§ Data supplied
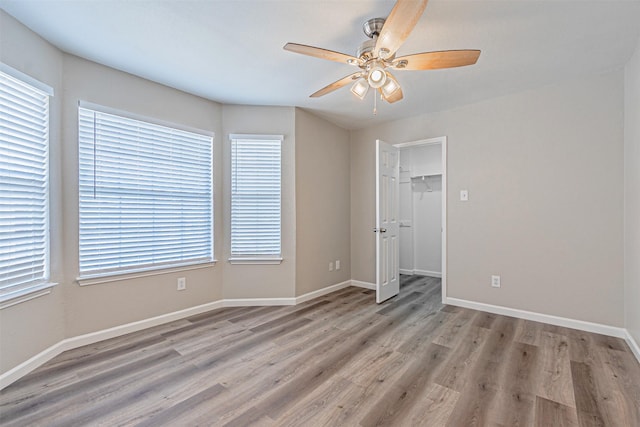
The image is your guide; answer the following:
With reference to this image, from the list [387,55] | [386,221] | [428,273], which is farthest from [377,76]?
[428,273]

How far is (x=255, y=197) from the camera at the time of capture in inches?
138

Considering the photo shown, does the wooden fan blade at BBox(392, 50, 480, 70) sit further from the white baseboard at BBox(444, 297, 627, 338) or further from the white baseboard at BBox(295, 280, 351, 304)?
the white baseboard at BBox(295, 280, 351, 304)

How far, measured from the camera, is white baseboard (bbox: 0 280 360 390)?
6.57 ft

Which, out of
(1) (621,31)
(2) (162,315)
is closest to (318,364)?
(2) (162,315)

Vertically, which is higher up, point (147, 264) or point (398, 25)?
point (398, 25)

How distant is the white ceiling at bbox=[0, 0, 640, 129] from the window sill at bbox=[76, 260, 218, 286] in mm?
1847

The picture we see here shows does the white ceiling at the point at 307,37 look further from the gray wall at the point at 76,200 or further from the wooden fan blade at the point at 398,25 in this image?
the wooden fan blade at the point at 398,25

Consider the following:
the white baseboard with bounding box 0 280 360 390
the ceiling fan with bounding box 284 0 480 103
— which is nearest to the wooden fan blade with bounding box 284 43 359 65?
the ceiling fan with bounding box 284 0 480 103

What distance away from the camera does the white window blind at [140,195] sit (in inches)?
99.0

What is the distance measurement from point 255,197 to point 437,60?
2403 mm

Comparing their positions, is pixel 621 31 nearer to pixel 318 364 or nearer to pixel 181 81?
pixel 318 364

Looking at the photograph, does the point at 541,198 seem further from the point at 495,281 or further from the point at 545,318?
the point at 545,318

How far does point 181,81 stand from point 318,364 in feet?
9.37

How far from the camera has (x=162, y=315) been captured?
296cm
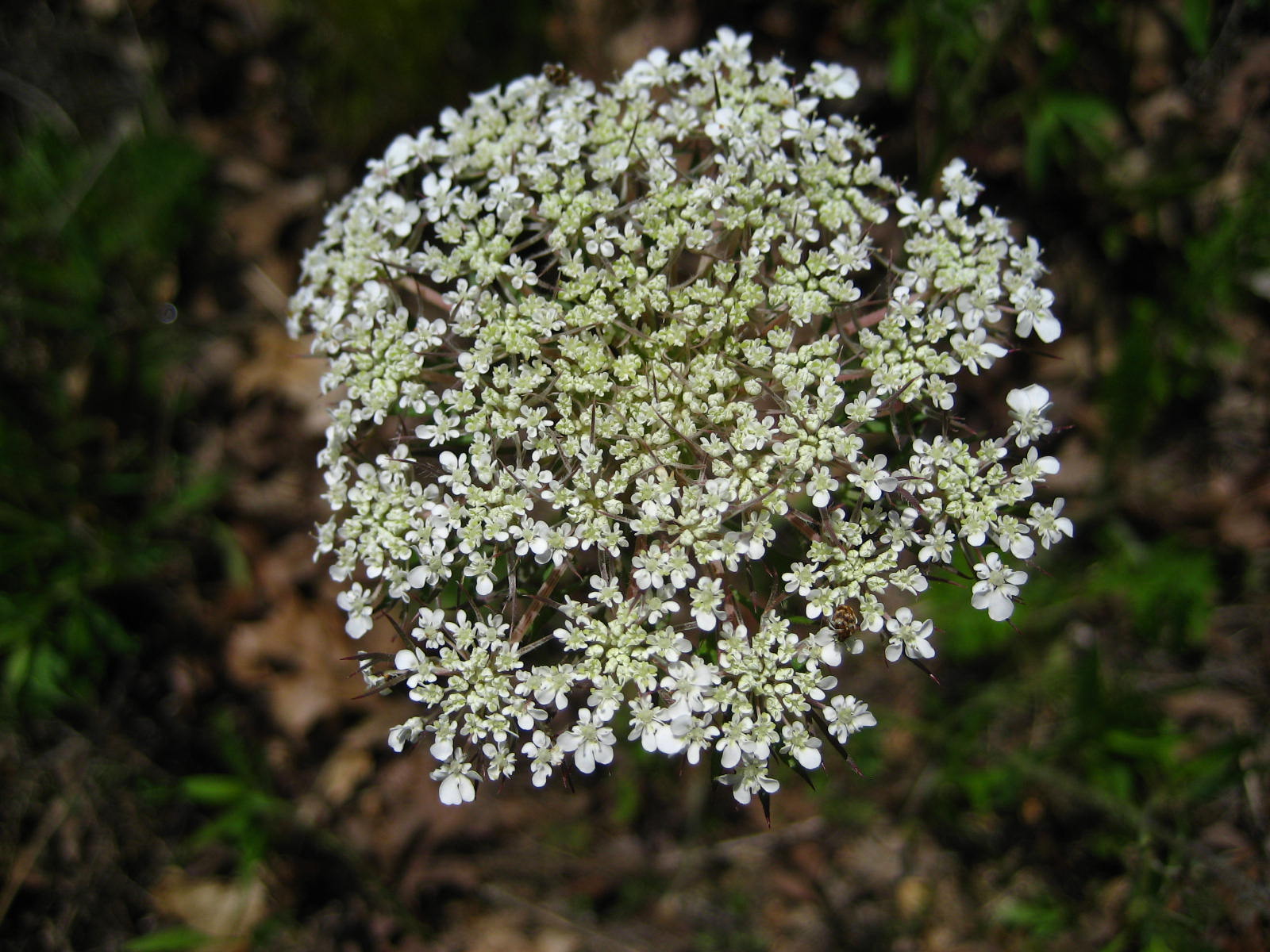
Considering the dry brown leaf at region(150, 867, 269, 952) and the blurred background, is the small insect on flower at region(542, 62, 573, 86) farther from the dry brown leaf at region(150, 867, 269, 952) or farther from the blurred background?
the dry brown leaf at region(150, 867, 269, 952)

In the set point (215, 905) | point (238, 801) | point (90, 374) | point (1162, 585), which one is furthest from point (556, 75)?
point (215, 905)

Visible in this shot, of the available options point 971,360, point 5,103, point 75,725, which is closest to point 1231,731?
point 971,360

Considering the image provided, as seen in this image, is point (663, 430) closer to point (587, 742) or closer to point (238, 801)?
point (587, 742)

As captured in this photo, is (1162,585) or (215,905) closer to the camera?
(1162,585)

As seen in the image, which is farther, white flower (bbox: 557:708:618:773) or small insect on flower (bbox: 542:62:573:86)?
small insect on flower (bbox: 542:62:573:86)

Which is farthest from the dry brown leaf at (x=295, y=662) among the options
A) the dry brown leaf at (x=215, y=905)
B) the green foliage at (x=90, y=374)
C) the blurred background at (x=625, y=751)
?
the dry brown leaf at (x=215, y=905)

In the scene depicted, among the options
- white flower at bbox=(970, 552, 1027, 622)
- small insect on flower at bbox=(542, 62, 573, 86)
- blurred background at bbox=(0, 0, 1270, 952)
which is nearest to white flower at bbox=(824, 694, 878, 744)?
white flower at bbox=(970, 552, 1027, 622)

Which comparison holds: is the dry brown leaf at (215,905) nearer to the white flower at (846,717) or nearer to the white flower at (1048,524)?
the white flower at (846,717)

§ Exercise brief
Omit every picture, then reproduce the rest of the listing exactly.

§ Completed task
The image is your guide; answer the following:
With reference to this image, from the list [387,55] | [386,221] | [428,273], which is farthest from [377,76]?
[428,273]

How far is (x=255, y=197) from the camera at the time of capture in inches?
138

Considering the photo shown, does the wooden fan blade at BBox(392, 50, 480, 70) sit further from the white baseboard at BBox(444, 297, 627, 338) or further from the white baseboard at BBox(295, 280, 351, 304)?
the white baseboard at BBox(295, 280, 351, 304)

How far, measured from the camera, is white baseboard (bbox: 0 280 360 390)?
6.57 ft

Which, out of
(1) (621,31)
(2) (162,315)
is closest to (318,364)?
(2) (162,315)

Vertically, which is higher up, point (147, 264) or point (398, 25)?
point (398, 25)

How distant is the white ceiling at bbox=[0, 0, 640, 129] from the window sill at bbox=[76, 260, 218, 286] in mm?
1847

The picture we see here shows does the white ceiling at the point at 307,37 look further from the gray wall at the point at 76,200 or further from the wooden fan blade at the point at 398,25 in this image?
the wooden fan blade at the point at 398,25

Consider the following:
the white baseboard with bounding box 0 280 360 390
the ceiling fan with bounding box 284 0 480 103
— which is nearest to the wooden fan blade with bounding box 284 43 359 65?
the ceiling fan with bounding box 284 0 480 103

What distance away from the camera does the white window blind at [140,195] sit (in inches)?
99.0

What is the distance measurement from point 255,197 to point 437,60?
2403 mm

Comparing their positions, is pixel 621 31 nearer to pixel 318 364 or nearer to pixel 181 81?
pixel 318 364

Looking at the photograph, does the point at 541,198 seem further from the point at 495,281 or further from the point at 545,318?
the point at 545,318

How far does point 181,81 stand from point 318,364 in feet?
9.37

How far from the camera has (x=162, y=315) been captured?
296cm
Considering the dry brown leaf at region(150, 867, 269, 952) and the blurred background, is the small insect on flower at region(542, 62, 573, 86) farther from the dry brown leaf at region(150, 867, 269, 952) or farther from the blurred background?
the dry brown leaf at region(150, 867, 269, 952)

In the set point (215, 905) | point (238, 801) | point (90, 374) | point (1162, 585), which one is furthest from point (556, 75)?
point (215, 905)

Visible in this shot, of the available options point 971,360, point 5,103, point 75,725, which is closest to point 1231,731?
point 971,360

Considering the image provided, as seen in this image, is point (663, 430) closer to point (587, 742) or closer to point (238, 801)?
point (587, 742)

As captured in this photo, is (1162,585) or (215,905) closer to the camera?
(1162,585)

As seen in the image, which is farther, white flower (bbox: 557:708:618:773) or small insect on flower (bbox: 542:62:573:86)?
small insect on flower (bbox: 542:62:573:86)

Which is farthest from the dry brown leaf at (x=295, y=662) among the options
A) the dry brown leaf at (x=215, y=905)
B) the green foliage at (x=90, y=374)
C) the blurred background at (x=625, y=751)
?
the dry brown leaf at (x=215, y=905)

In the scene depicted, among the options
- white flower at bbox=(970, 552, 1027, 622)
- small insect on flower at bbox=(542, 62, 573, 86)
- blurred background at bbox=(0, 0, 1270, 952)
which is nearest to white flower at bbox=(824, 694, 878, 744)?
white flower at bbox=(970, 552, 1027, 622)

Which comparison holds: is the dry brown leaf at (215,905) nearer to the white flower at (846,717) or nearer to the white flower at (1048,524)?
the white flower at (846,717)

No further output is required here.